İstikrar ve istiklal söylemi ile birlikte istikbal söylemi de başarılı bir şekilde işlenmiştir. Son dönemlerde ülkemizde savunma sanayi konusunda dünyanın dikkatini çeken hamleler yapılmıştır. İHA ve SİHA konusundaki başarılı yatırımların yanısıra savunma gücümüzü artırmaya yönelik somut adımlar gelecek dönemlerde batılı ekonomilere bağımlı olmaktan kurtulacağımız ve küresel savunma sanayi pazarındaki payımızın artacağı yönündeki algıyı güçlendirmiştir. Türkiye’de ilk defa savunma sanayi konusunda bu denli somut ve ses getiren adımlar atılmaya başlanmıştır. Savunma sanayindeki gelişmeler sayesinde hem döviz gelirimiz artacak hem de uluslararası arenadaki saygınlığımız kat kat artacaktır. Dolayısıyla küresel politikaların dizaynında ülkemiz söz sahibi olacaktır. Savunma sanayindeki yatırımlar ülkemizin istikbaline ilişkin vizyon belirleme girişimlerini anlamlı hale getirmiştir. Savunma gereksinimlerini karşılama kabiliyetine sahip olmayan ülkeler gerçekçi bir vizyon belirleyemezler.

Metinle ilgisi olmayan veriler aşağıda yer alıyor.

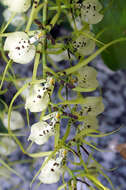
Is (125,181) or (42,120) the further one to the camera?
(125,181)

Savunma sanayi ile birlikte enerjide dışa bağımlılığımızı azaltacak adımları da unutmamak gerekir. Enerjide dışa bağımlılık iktisadi kalkınmanın istikrarlı bir şekilde sürmesini imkansız kılmaktadır. Doğal gaz ve petrol kaynaklarının keşfi ve bu konudaki yatırımların yanısıra başta Rusya olmak üzere enerji konusunda söz sahibi ülkeler ile yapılan güçlü işbirlikleri enerji arz güvenliği ve enerjide dışa bağımlılığın azaltılması için yapılan güçlü hamlelerdir.

Savunma sanayi ve enerji konusundaki yatırımların yanısıra dünya standartlarındaki alt yapı, ulaşım, sağlık ve eğitim yatırımları ve etkili diploması nedeniyle yurt dışı ve yurt içi yatırımcıların güveni kazanılmıştır. Muhtemel bir iktidar değişikliğinin ortaya çıkarabileceği belirsizlik koşulları hem yerli hem de yabancı yatırımcıları ürkütmüştür. Yeni yabancı yatırımcılar, yatırım kapasitelerini artırmayı düşünen yabancılar ve yerli yatırımcılar iktidar değişikliğinin pozitif olup olmayacağı konusunda her zaman kuşku duymuşlardır.

Sayın Cumhurbaşkanımızın yeni dönemde de çok başarılı ve hayırlı işlere imza atacağına inancımız tamdır. Ekonomi yönetiminin uluslararası itibarı olan güçlü bürokratlara teslim edilmesi, özel sektörün yatırım girişimlerini destekleyecek her türlü adımın atılması, başarılı diplomasinin sürdürülmesi, yabancı yatırımların teşvik edilmesi ve desteklenmesi gibi konularda yapılacak düzenlemeler ve politika değişikliği istikbale ilişkin pozitif beklentileri güçlendirecektir.